Texte à étudier:
•••

Le pèlerinage de l’Hospitalité Charentaise de 1913 a emmené 114 malades. Les malades étaient répartis entre les infirmières et les sœurs de l’espérance, il leur était recommandé de faire ou de faire faire à leurs malades une communion préparatoire au pèlerinage et de se mettre de suite en rapport avec ceux dont elles ont la charge.
M. Fernand de Saluces est chargé de diriger la 1re équipe de Brancardier qui doit se trouver à la gare le 28 à 1 heure pour le tansport des malades de la gare d’Orléans à la gare de l’État d’où doit partir le train. Le pèlerinage est parti le 28 juillet à 5 heures du soir de la gare de l’État. On fait le service dans le train et à Lourdes, 16 titulaires et 12 auxiliaires. Les malades étaient accueillis à l’hôpital des 7 douleurs (actuellement Accueil Marie Saint-Frai).
Histoire de l’Accueil Marie Saint Frai
1872 : les Fondateurs achètent le terrain « assez proche de la Grotte ». Deux Sœurs commencent l’œuvre dans le grenier de la maison Piole au Champ Commun.
1873 : les Soeurs émigrent rue des Espénettes, dans la maison Ravale où elles accueillent quelques pauvres.

•••

Lignes fournies:
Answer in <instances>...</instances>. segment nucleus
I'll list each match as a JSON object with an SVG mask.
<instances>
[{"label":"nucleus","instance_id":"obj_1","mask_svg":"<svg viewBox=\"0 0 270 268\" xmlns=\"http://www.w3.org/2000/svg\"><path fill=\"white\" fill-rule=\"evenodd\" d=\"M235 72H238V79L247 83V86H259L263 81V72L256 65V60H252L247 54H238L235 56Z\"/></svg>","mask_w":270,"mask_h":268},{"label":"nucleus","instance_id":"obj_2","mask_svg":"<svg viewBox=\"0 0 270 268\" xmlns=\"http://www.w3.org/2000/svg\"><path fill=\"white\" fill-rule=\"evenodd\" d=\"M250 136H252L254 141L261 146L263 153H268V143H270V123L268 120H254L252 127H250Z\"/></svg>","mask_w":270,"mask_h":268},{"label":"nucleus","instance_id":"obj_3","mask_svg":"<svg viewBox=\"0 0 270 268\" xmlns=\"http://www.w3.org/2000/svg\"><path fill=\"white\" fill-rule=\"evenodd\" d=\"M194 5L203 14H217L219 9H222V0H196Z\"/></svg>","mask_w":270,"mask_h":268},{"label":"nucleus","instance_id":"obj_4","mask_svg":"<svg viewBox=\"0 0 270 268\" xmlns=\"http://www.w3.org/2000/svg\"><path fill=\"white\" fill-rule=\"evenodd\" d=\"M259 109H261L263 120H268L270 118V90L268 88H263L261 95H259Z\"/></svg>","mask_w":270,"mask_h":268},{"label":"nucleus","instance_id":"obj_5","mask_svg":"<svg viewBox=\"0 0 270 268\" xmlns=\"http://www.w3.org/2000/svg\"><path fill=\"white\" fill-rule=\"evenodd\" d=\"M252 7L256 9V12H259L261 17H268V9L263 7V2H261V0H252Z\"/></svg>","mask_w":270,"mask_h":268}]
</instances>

•••

Consigne: Poursuivez le texte sur le pèlerinage de 1913 et l'Accueil Marie Saint-Frai en reprenant juste après sa dernière phrase.

Réponse:
1874 : le 19 mars, c’est sur la rive droite du Gave dans le chalet de Mme de Vogüe, le chalet Saint-Joseph, que les Sœurs et les personnes âgées dont elles s’occupent peuvent accueillir leur premier pèlerinage : les malades de Langres. Le 6 avril, Monseigneur Langénieux, évêque de Tarbes et Lourdes bénit et pose la première pierre de l’Hôpital Notre-Dame des Douleurs. C’est aux Fondateurs que revient le mérite d’avoir construit cet accueil de malades sur le modèle des hôtels Dieu de l’époque.
1877 : 30 pèlerins malades conduits par le Père d’Alzon, assomptioniste, sont accueillis au Chalet Saint-Joseph. De cette expérience naît l’année suivante le premier pèlerinage national.
1878 : premier pèlerinage national. 300 malades accompagnés par le Père d’Alzon sont reçus dans la partie construite ; parmi eux, 7 sont guéris à la Grotte le lendemain de leur arrivée ! N’est ce pas le sourire de Marie, en réponse à tant de dévouement ?
Pendant 120 années, les locaux furent agrandis, modifiés, adaptés selon les possibilités ; en cette dernière décennie ils voient passer une moyenne de 11 000 malades par an. À la suite de la réflexion menée pendant quatre ans, par une commission regroupant des responsables du Sanctuaire, des médecins, des accompagnateurs bénévoles et des malades, la restructuration des centres d’hébergement de malades a été décidée.